L2: Classical Epidemiology II Flashcards
Name the phases of a clinical trial process
- Phase O: Pre-clinical, Discovery etc.
- Phase 1: safety + immunogenicity in a few (20-80) human volunteers.
- Phase 2: Proof of concept; efficacy assesment in small groups (around 100) with exposure to disease,
- Phase 3:pivotal trials, full scale clinical trials in hundreds of people.
- Phase 4: post marketing, long term impact, rare side effects etc.
Describe the epidemiological study cycle
You start with and idea. Then you run your first descriptive studies from which you formulate hypothesis and models. You test those with analytical studies such as cohort or case control studies. You ten implement a intervention. Next you run randomized controlled trials to assess the efficacy. If efficacy is good you go on to implement the programme and can then in the long run evaluate the imact. If your efficacy was not good, you need to re-run descritive studies.
Just name the elements, no explanation.
What is a Randomized controlled trials RCT? Which elements are essential?
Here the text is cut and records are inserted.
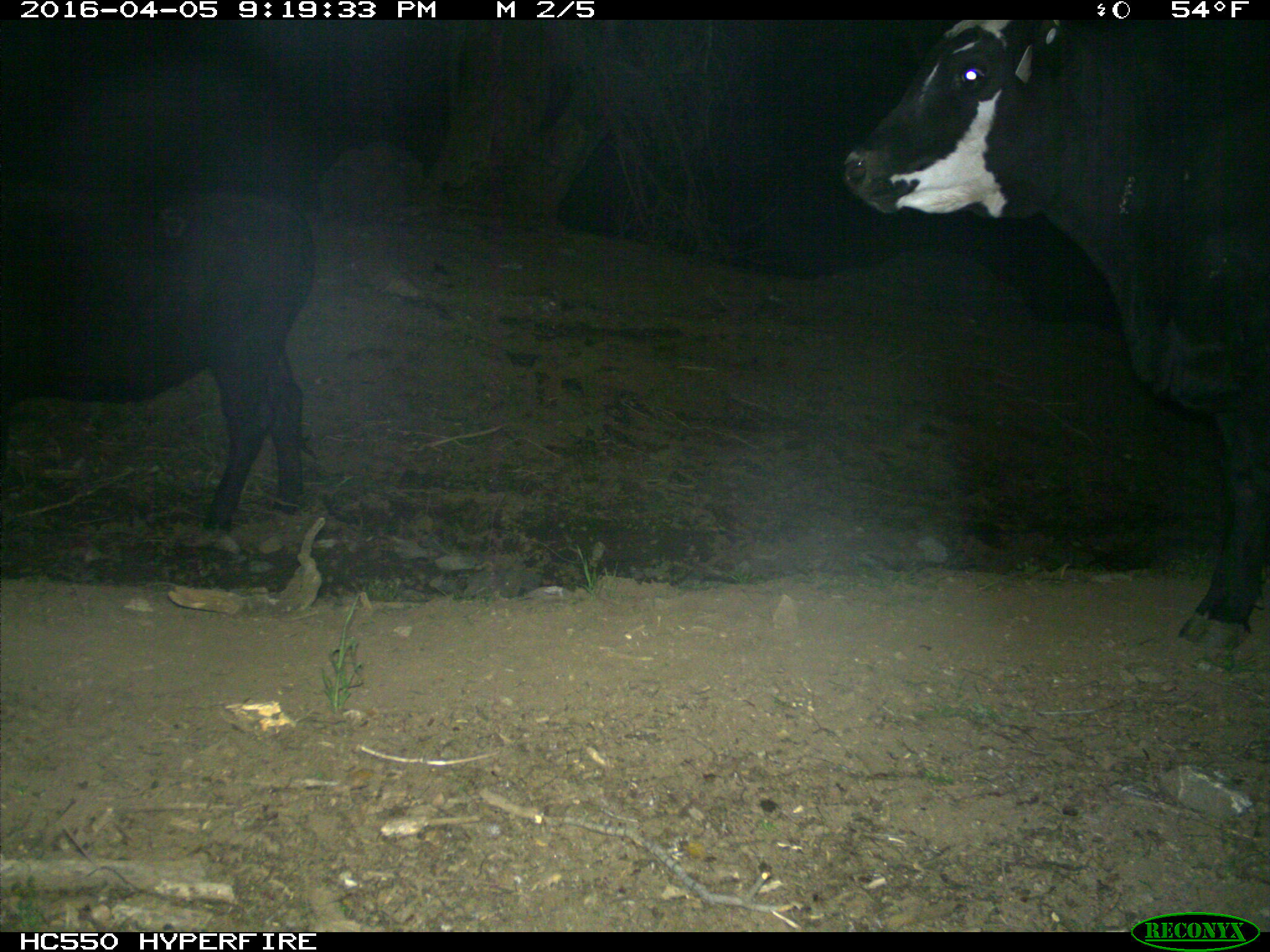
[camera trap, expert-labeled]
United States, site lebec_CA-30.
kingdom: Animalia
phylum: Chordata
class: Mammalia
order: Artiodactyla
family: Bovidae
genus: Bos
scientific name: Bos taurus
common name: domestic cow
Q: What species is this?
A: Bos taurus (domestic cow).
RCTs are sudies that assess the efficacy of a health interventiaon. The design is “experiment-like” and resembles that of a cohort study. In an RCT you have at least two groups, one which recieves the intervention and a control group which does not recieve the intervention.
The essential elements are min. 2 out of the following 3:
1. Contemporary controls
2. Randomization
3. Blindness
Being a control does not necessarily mean recieving nothing: it can also be that you recieve standard care while the other group recieves new drug.
Explain what
1. Contemporary controls
2. randomization
3. blindness
are and in what context they are important.
All these elements are important for randomized controlled trials.
1. This is necessary bc. diseases have natural fluctuations and spontaneous cures. This is the baseline against which the intervention is measured.
2. Who recieves the intervention is based on chance to eliminate bias and confounding.
3. Blindness is needed to avoid that investigator or participants react differently due to their knowledge of the recieved intervention. It also makes it possible to control for the placebo effect. Simple blind: participant does not know. Double blind: participant and investigators do not know. Triple blind: even analysis is done blind.
Participant bias: Knowing that one is on the old drug-> less cooperation-> measurement problems.
Interviewer bias: Knows that X is using a bednet and tries less hard to find diesease.
Not always possible-> open label trials e.g. bednets.
What is bias and how to deal with it?
Bias is related to a decision/assessment in the study that is made unevenly in the groups. One form is selection bias: error can arise in selecting the study groups (e.g. allocate healthier looking people to intervention group). You can avoid this by careful study design, randomization and blindness.
How to deal with confounding?
- Restrict the study population e.g. by age, gender etc.
- Randomize a sufficient number of individuals
- In the analysis control for confounding, multivariable analyses.